After being silent on Orca for over a year, EA
announced it is cancelling the project. Kotaku’s
Jason Schreier reported that EA, “cancelled Orca in
favor of a smaller-scale Star Wars project Star Wars
project that’s now aimed for much sooner- likely late
2020, which also happens to be around the time that
I’ve heard next-gen consoles will launch.”

EA had project orca scrapped so that they could
create another Star Wars game which will likely
be lower quality and carry micro transactions.

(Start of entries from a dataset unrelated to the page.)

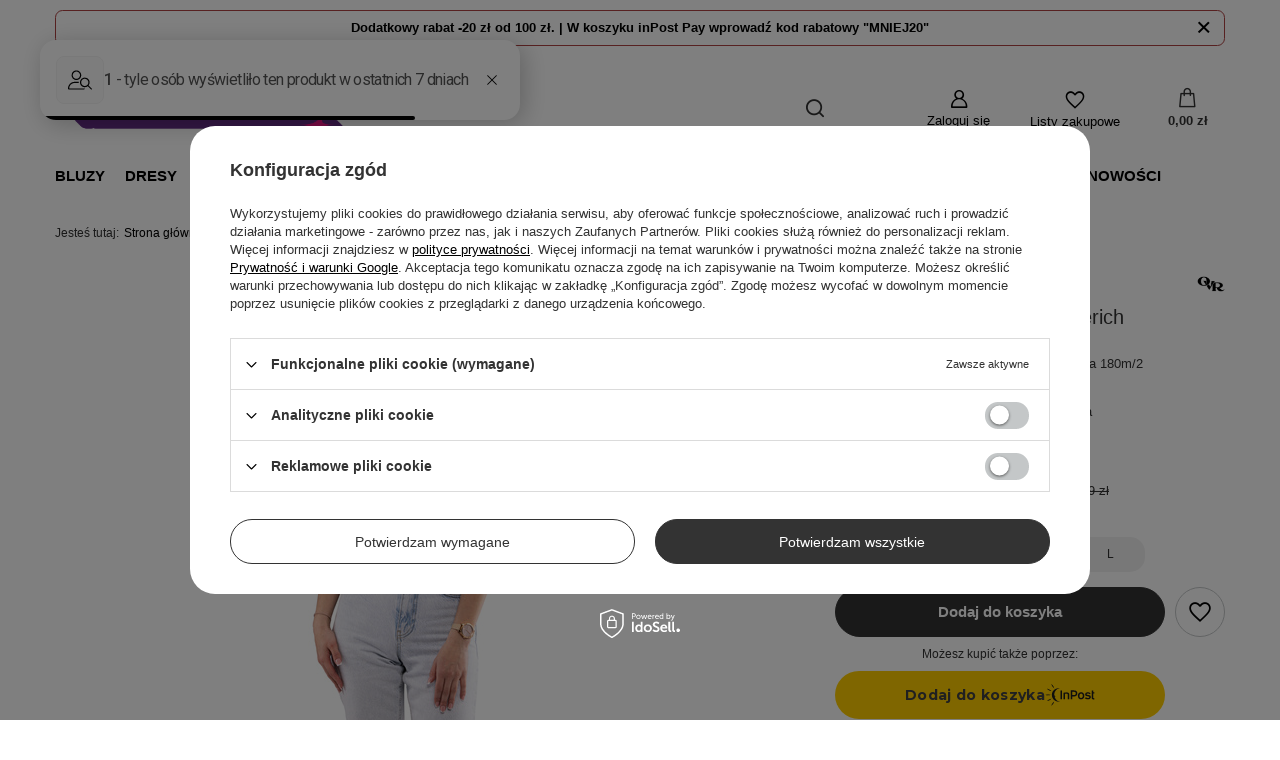

--- FILE ---
content_type: text/html; charset=utf-8
request_url: https://overrich.pl/ajax/projector.php?product=367&size=onesize&action=get&get=pictures,product
body_size: 618
content:
{"pictures":{"1":{"data":{"position":1,"url":"\/hpeciai\/164083fd4f5cc4f9e84ce09a35ee885f\/pol_pl_Top-damski-prefer-vodka-overich-367_1.jpg","width":"1200","height":"1200","icon":"\/hpeciai\/6a348c9988b9f9ced523fe6ba71af177\/pol_ps_Top-damski-prefer-vodka-overich-367_1.jpg","icon_width":"100","icon_height":"100","medium":"\/hpeciai\/d78a59d6c7604c1f34ba4793e16634d7\/pol_pm_Top-damski-prefer-vodka-overich-367_1.jpg","medium_width":"450","medium_height":"450","url_second":"","width_second":null,"height_second":null,"icon_second":"","icon_width_second":null,"icon_height_second":null,"medium_second":"","medium_width_second":null,"medium_height_second":null,"ext":"jpg","ext_m":"jpg","ext_s":"jpg","ext_second":null,"ext_m_second":null,"ext_s_second":null},"friendly":true}},"product":{"id":367,"name":"Top damski prefer vodka overich","firm":{"name":"OVERRICH","productslink":"\/search.php?firm=1705823329&lang=pol","gfx":"\/data\/lang\/pol\/producers\/gfx\/projector\/1705823329_1.png"},"cleardescription":"\u2022Kolor  czarny\nMateria\u0142 95% bawe\u0142na 5% elastan Gramatura 180m\/2\n\u2022Modny zaokr\u0105glony d\u00f3\u0142\n\u2022Gramatura 180mg\/m\u00b2\n\u2022top jest spr\u0119\u017cysty i odporny na zagniecenia\noraz \u0142atwy w prasowaniu","description":"<ul><li>\u2022Kolor  czarny<\/li><li>Materia\u0142 95% bawe\u0142na 5% elastan Gramatura 180m\/2<\/li><li>\u2022Modny zaokr\u0105glony d\u00f3\u0142<\/li><li>\u2022Gramatura 180mg\/m\u00b2<\/li><li>\u2022top jest spr\u0119\u017cysty i odporny na zagniecenia<\/li><li>oraz \u0142atwy w prasowaniu<\/li><\/ul>","icon":"hpeciai\/dbdc0d5c1cbf794d41f59f5f20326842\/pol_il_367-367.jpg","taxes":{"vat":"23.0"},"moreprices":"y","link":"\/pl\/products\/top-damski-prefer-vodka-overich-367.html","product_type":"product_item"}}

--- FILE ---
content_type: text/plain;charset=UTF-8
request_url: https://api.edrone.me/externals/config/69201deca770a/published.json
body_size: 5776
content:
{"push_options":{"register":{"register_background":"#ffffff","description":"","logo_url":"https://d3vhsxl1pwzf0p.cloudfront.net/images/emailtemplate/logo.png"},"on_site":{"message":"Receive notifications!","background_window":"#EDEDED","logo":"https://d3vhsxl1pwzf0p.cloudfront.net/images/emailtemplate/logo.png","color":"#D50210","lang":"pl","header":"","text_color":"#333333","yes_text_color":"#cccccc","yes_hover_color":null,"push_on_site_display_after_if_not_subscriber":"5","excluded_domains":"","included_domains":"","push_position":"left"}},"is_push_active":"false","app_id":"69201deca770a","schema_version":"1.0.0","push_domain":"","push_bell_opacity":"1","brand_remove":"false","push_box_img":"https://d3vhsxl1pwzf0p.cloudfront.net/images/emailtemplate/logo_push.png","push_bell_remove":"false","push_cookie_time":"1","push_box_custom_text":"","push_x_axis_offset":"30px","push_y_axis_offset":"30px","is_recommend_2_0_active":"false","recommend_2_0_config":"[]","recommend_2_0_saved_templates":"[]","externals_custom_version":"","chat_is_active":"false","chat_settings":"[]","onsite_meta":"[base64]\u003d","social_proof_config":"[base64]\u003d","popup_v2_config_list":"[\"[base64]/[base64]/[base64]\u003d\u003d\"]","ava_config":"[]","banner_config":"[]","slider_config":"[]","whatsapp_widget_config":"[]","smart_cross_selling_config":"[]","creation_date":"2025-11-21 08:33:27.866","version":"20251121T083327"}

EA CEO Andrew Wilson took over Electronic Arts
in 2013,just after his predecessor John Riccitiello
struck a deal with Disney for a ten exclusive license
to make Star Wars games. Wilson has been vocal on
his desire to focus EA’s attention on properties the
publisher owns. Jason Schreier reported “When it
uses Frostbite, EA doesn’t have to pay licensing fees
or deal with technical support at a competing
engine-maker like Epic.”

Gamers and Star Wars fans believe that EA receiving
the exclusive rights to create Star Wars video games
was one of the worst business decisions Disney has
made and it seems EA is obsessed with proving them
right.

Twitter user Erik Woolsey posted a tweet comparing
the Star Wars games produced by LucasArts between
2002-2006 and games produced by EA from
2013-2017. Since obtaining the exclusive license, EA
has only published two Star Wars games within the
past four years, with each game receiving below
average ratings from the gaming community.

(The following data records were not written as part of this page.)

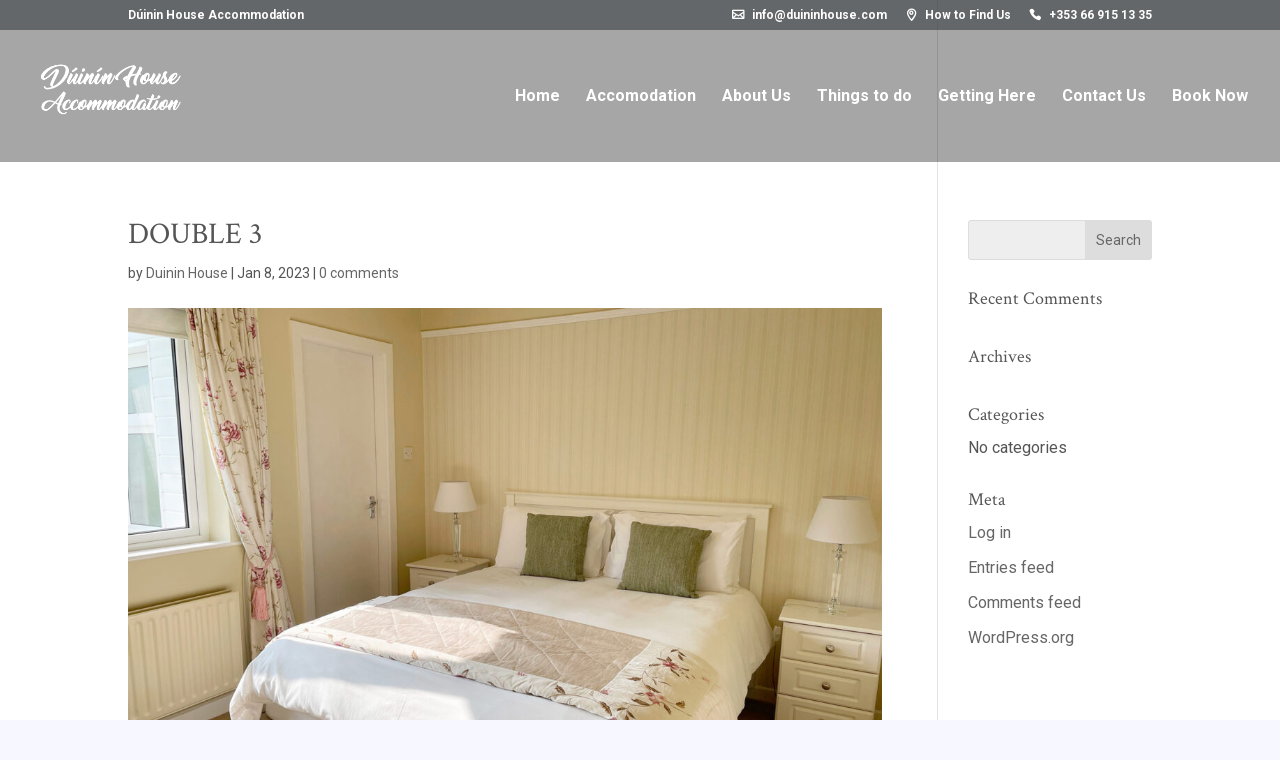

--- FILE ---
content_type: text/css
request_url: https://duininhouse.com/wp-content/themes/duininhouse/style.css?ver=4.25.2
body_size: 1720
content:

/* 
 Theme Name:     Duinin House
 Author:         Buchanan Solutions
 Author URI:     http://www.buchanan-solutions.com
 Template:       Divi
 Version:        1.0 
*/

@import url('https://fonts.googleapis.com/css?family=Crimson+Text');

h1,h2,h3,h4,h5,h6 {
    font-family: 'Crimson Text', serif !important;
}
body, input, textarea, select {
    font-weight: normal !important;
}


#top-header #et-info-phone:before, #top-header #et-info-email {
    display:none !important;
}


/****************************************/
/* Main Slider */
/****************************************/
.main-slider .et_pb_slide {
    height: 100vh;
}

.main-slider .et_pb_slide_description .et_pb_slide_title {
    font-size: 26px;
    background: rgba(0,0,0,0.3);
    padding:20px 20px 10px 20px;
}
.main-slider .et_pb_slide_description .et_pb_slide_content {
    background: rgba(0,0,0,0.3);
    padding:10px 20px 20px 20px;
}
.main-slider .et_pb_slide img {
    display:inline-block;
    position:relative;
    border:1px solid #eee;
    padding:4px;
    background:#f2f2f2;
    margin-bottom:30px;
    -webkit-box-shadow: 0 28px 16px -26px #000;
    -moz-box-shadow: 0 28px 16px -26px #000;
    box-shadow: 0 28px 16px -26px #000;
}


/****************************************/
/* Blurb row */
/****************************************/
.blurb-row img {
    border: 2px solid #fff;
}

/****************************************/
/* Home gallery */
/****************************************/
.kb-fullrow {
    width: 90% !important;
    max-width: 90% !important;
}

.home .gallery-row .et_pb_gallery_item img {
    max-width:300px;
}
.home .gallery-row .et_pb_gallery_item img {
    border:1px solid #eee;
    padding:4px;
    background:#f2f2f2;
    margin-bottom:30px;
    -webkit-box-shadow: 0 28px 16px -26px #000;
    -moz-box-shadow: 0 28px 16px -26px #000;
    box-shadow: 0 28px 16px -26px #000;
    max-width:350px;
}



/****************************************/
/* Contact Row */
/****************************************/

.contact-row .et_pb_blurb_position_left .et-pb-icon-circle {
    font-size: 30px;
}
.contact-row .et_pb_blurb_container h4 {
    font-size:24px;
    padding-top:10px;
}

.contact-row-form .et_pb_blurb_position_left .et-pb-icon-circle {
    font-size: 30px;
}

/****************************************/
/* Actiivity Row */
/****************************************/
.activity-row {
    padding: 0 !important;
    min-height:260px;
}
.activity-row a {
    padding: 5px;
    border-radius:5px;
    color:#fff;
    background:#f96d64;
}
.activity-row a:hover {
    background:#333;
}
.activity-row h2 {
    font-size:20px;
    font-weight:bold;
}

/****************************************/
/* Misc */
/****************************************/
.book-promo .et_pb_promo_description {
    background: rgba(0,0,0,.4);
    border: 2px solid #fff;
    padding: 20px;
    max-width: 450px;
    margin: 10px auto;
}

.faq-column {
    border-right: 2px solid rgba(0,0,0,.4);
}

.et_pb_toggle_open .et_pb_toggle_title:before {
    display: block !important;
    content: "\e04f";
}
.bordered-image img {
    border: 1px solid #eee;
    padding: 4px;
    background: #f2f2f2;
    margin-bottom: 30px;
    -webkit-box-shadow: 0 28px 16px -26px #000;
    -moz-box-shadow: 0 28px 16px -26px #000;
    box-shadow: 0 28px 16px -26px #000;
}
.et_pb_fullwidth_header .et_pb_fullwidth_header_container.center .header-content {
    background: rgba(0,0,0,0.4);
}

.mobile_menu_bar:before {
    color:#fff !important;
}

/****************************************/
/* Rates List */
/****************************************/
.rates-list li {
    border-bottom: 2px dotted #eee;
    padding-bottom: 5px;
    padding-top: 5px;
    list-style-type: none;
}


/* Gravity Contact form */
/*** REMOVE LABEL ON FIELDS USING PLACEHOLDER ***/
.gform_wrapper .top_label .gfield_label,
.gform_wrapper .field_sublabel_below .ginput_complex.ginput_container label {
    display: none !important;
}
/*** FIELD STYLING ***/
input[type=text],
textarea {
    background: #eee;
    border: none;
    border-radius: 0;
    color: #999 !important;
    padding: 15px !important;
}
/*** BUTTON STYLING ***/
.gform_wrapper .gform_footer input.button {
    float: right;
    background: transparent;
    border: 2px solid #333;
    font-size: 22px;
    color: #333;
    padding: 12px 23px;
    border-radius: 5px;
    letter-spacing: 2px;
    cursor: pointer;
}
/*** BUTTON HOVER STYLING ***/
.gform_wrapper .gform_footer input.button:hover {
    background: rgba(0, 0, 0, 0.05);
    border: 2px solid transparent;
}



/****************************************/
/* Media Queries */
/****************************************/

@media (min-width: 981px) {

    .menu-icons a { padding-left: 20px; }
    .menu-icons a:before { font-family: 'ETmodules'; position: absolute; }

    #main-header .menu-icons a:before { top: 0; left: 0; }
    .sub-menu .menu-icons a:before { margin-top: 6px; left: 0; }
    #top-header .menu-icons a:before { left: 0px; top: 0px; }

    /************************************ MENU ICONS **********************************/
    /*** Location ***/ .menu-icon-1 a:before { content: "\e01d"; }
    /*** Phone ***/ .menu-icon-2 a:before { content: "\e090"; }
    /*** CLOSED PADLOCK ***/ .menu-icon-3 a:before { content: "\7e"; }
    /*** KEY ***/ .menu-icon-4 a:before { content: "\e001"; }
    /*** CLOUD ***/ .menu-icon-5 a:before { content: "\e002"; }
    /*** LANDSCAPE IMAGE ICON ***/ .menu-icon-6 a:before { content: "\e005"; }
    /*** LIGHTBULB ***/ .menu-icon-7 a:before { content: "\e007"; }
    /*** CAMERA ***/ .menu-icon-8 a:before { content: "\e00f"; }
    /*** ENVELOPE ***/ .menu-icon-9 a:before { content: "\e010"; }
    /*** CREDIT CARD ***/ .menu-icon-10 a:before { content: "\e014"; }
    /*** SHOPPING CART ***/ .menu-icon-11 a:before { content: "\e015"; }
    /*** LOCATION PIN ***/ .menu-icon-12 a:before { content: "\e01d"; }
    /*** CALENDAR ***/ .menu-icon-13 a:before { content: "\e023"; }
    /*** CONTACTS BOOK ***/ .menu-icon-14 a:before { content: "\e026"; }
    /*** HEART ***/ .menu-icon-15 a:before { content: "\e030"; }
    /*** COFFEE CUP ***/ .menu-icon-16 a:before { content: "\e105"; }
    /*** WALLET ***/ .menu-icon-17 a:before { content: "\e100"; }
    /*** BRIEFCASE ***/ .menu-icon-18 a:before { content: "\e0fe"; }
    /*** STAR ***/ .menu-icon-19 a:before { content: "\e031"; }
    /*** HOME ***/ .menu-icon-20 a:before { content: "\e009"; }
    /*** LINK CHAIN ***/ .menu-icon-21 a:before { content: "\e02c"; }
    /*** LIKE THUMBS UP ***/ .menu-icon-22 a:before { content: "\e106"; }
    /*** HOURGLASS ***/ .menu-icon-23 a:before { content: "\e0e1"; }
    /*** PIE CHART ***/ .menu-icon-24 a:before { content: "\e029"; }

}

The gaming community is frustrated with EA and
has been calling for Disney to strip the publisher of
it's license and give it to another publisher or
multiple indie developers. Unfortunately, the
agreement between Electronic Arts and Disney is a
ten year contract, which expires in 2023.

We can only hope that the agreement has some kind
of loophole that gives Disney the potential to take
the license away before EA can continue to tarnish
the good name of Star Wars for another five years.